### Task to carry out
Write the data out again, exactly as given.

— Start of The data —

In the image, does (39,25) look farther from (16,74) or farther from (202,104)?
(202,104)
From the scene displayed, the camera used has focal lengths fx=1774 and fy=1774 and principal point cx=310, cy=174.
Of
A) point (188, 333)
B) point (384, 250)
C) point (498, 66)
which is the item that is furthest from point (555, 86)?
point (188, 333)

— End of The data —

### Written reply
In the image, does (39,25) look farther from (16,74) or farther from (202,104)?
(202,104)
From the scene displayed, the camera used has focal lengths fx=1774 and fy=1774 and principal point cx=310, cy=174.
Of
A) point (188, 333)
B) point (384, 250)
C) point (498, 66)
which is the item that is furthest from point (555, 86)?
point (188, 333)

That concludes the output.